Küfrün bir sonucunun ifsad olduğu gibi ıslahın da imanın doğal bir sonucu olduğunu vurgulayan Çelikal, Allah'ın korunmasını istediği beş husus olan mal, can, din, nesil ve aklın korunmasının ıslahın bir sonucu olduğunu söyledi.
Çelikal toplumsal ıslahta perspektif sorunu bağlamında şu tespitlerde bulundu:
-Islah sorumluluğu belli zaman ve şartlara bağlı olmamalı. Duruşumuz her durumda ıslah eden pozisyonda olmalı. Evde, İşyerinde, okulda, pazarda, cezaevinde pozisyonumuz değişmemeli. Maskeler kullanmamalıyız. Evde despot, sohbet halkasında mütevazi, davetçi görüntüsü ayrı, normal yaşantı da ayrı olunarak ıslah sorumluluğu yerine getirilmiş olmaz.
-Islah gönülleri fethetmekle olur. Sadece toprakları fethetmenin sonucu hiçbir zaman gerçek bir ıslah olmadı.
-İktidarı ele geçirmekle ıslah olmaz. İçten-dışa, kişiden-topluma, toplumdan-yönetime şeklinde olursa ancak o zaman gerçek ıslah olur. Islah süreci; kişi, aile, cemaat ve toplum sıralamasını takip eder.
-Bizler hidayeti taşımakla görevliyiz. Yani bir nevi başkasının yükünü taşıyoruz, hava atmamıza hiç gerek yok. Hz. Peygamber çıkarıldığı Mekke'ye mütevazı olarak girmiştir.
-Hidayet Allah'a mahsustur.

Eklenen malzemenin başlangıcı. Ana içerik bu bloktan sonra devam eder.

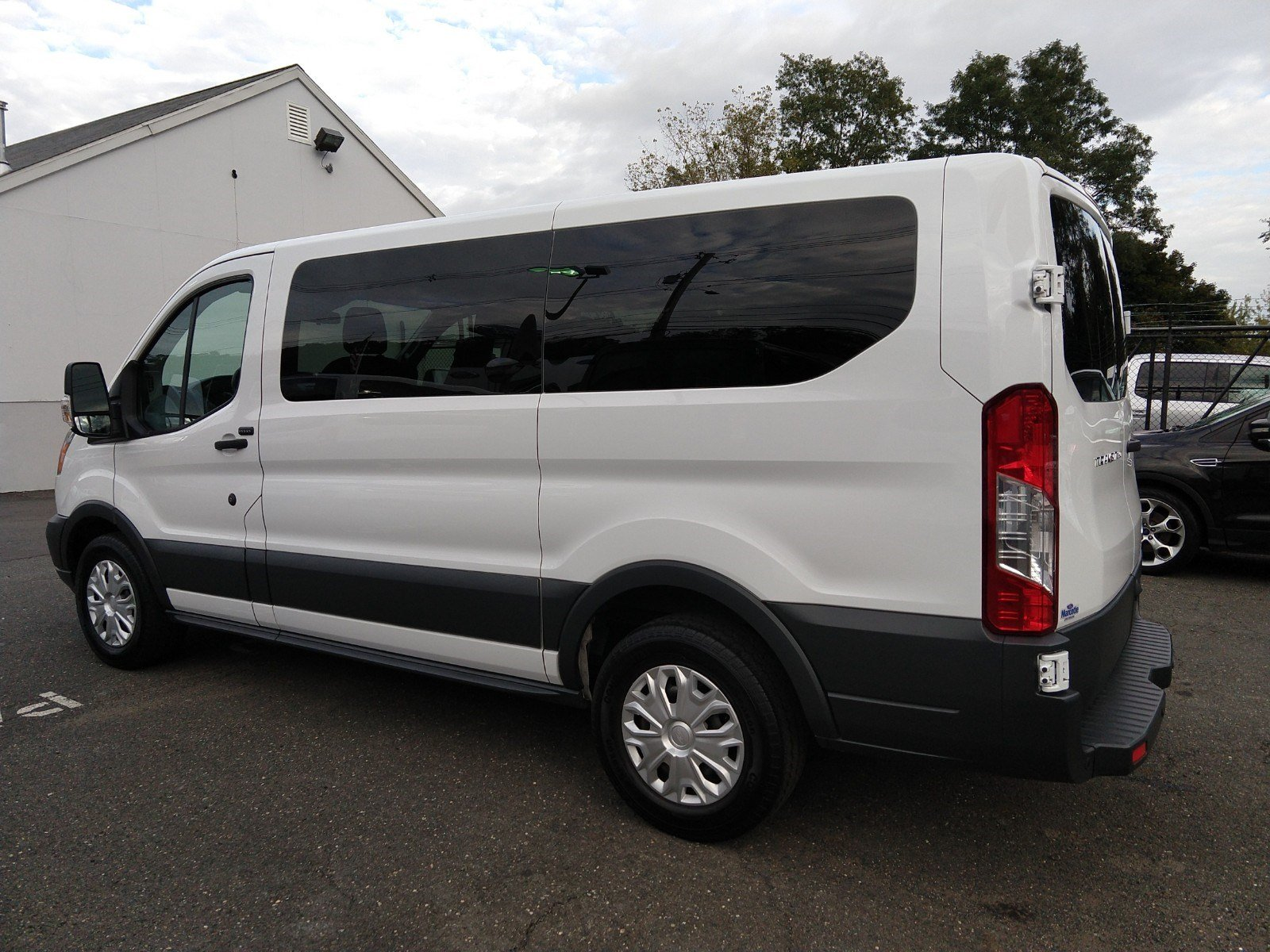 2017 Transit 150 Low Roof 4x2,  Passenger Wagon #PBT1656 - photo 6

Allah (cc) diriden ölüyü-ölüden de diriyi çıkarandır.
"Mustaz'af topluma sırtımızı döndük, lüks semtlere göç ettik"
Müslümanların mevcut durumunu değerlendirerek konuşmasına devam eden Çelikal, "Müslümanlar olarak bu topraklarda iyi sınav verdiğimiz söylenemez. Türkiye'de 150 bin civarında STK var. Bunlardan yarısını İslami olarak kabul edersek (ki yarısından da azdır) bunların muhatap olduğu kesim toplam nüfusun en fazla % 10'una tekabül ediyor. Buna rağmen bölgemizde ulusalcılık virüsünün yayılmasına engel olamadık. Ortaya konan grupsal ve cemaatsel taassublar sonucu ıslah edici görevimizi yerine getiremedik. Ahlaki çöküş alabildiğince artmış durumda, önüne geçemedik. Lüks semtlere göç ettik. Entellektüel saplantı, hayat standartlarının sürekli nefsanîlik yönünde artması, sınıfsal saplantılarımız mazeretleriyle mustaz'af topluma ulaşamadık. Topluma umut olabilecek pratiği ortaya koyamadık. Öncelik belirlemede dünyevi kaygılar merkeze alındı. Müslümanlar, çocuklarının gelecek kaygısına düştüler. İmkânlar çoğaldı ancak ruhlar öldü." dedi.
Ümitsiz olunmaması ve toplum için umut olabilmenin önemi üzerinde de duran Çelikal, "büyük rüyalar görebilmemiz için Müslüman gibi uyumalıyız. Bir nevi abdestli yatmalıyız. Yani: Hayallerimiz oranında hazırlık yapmalıyız." şeklinde konuştu.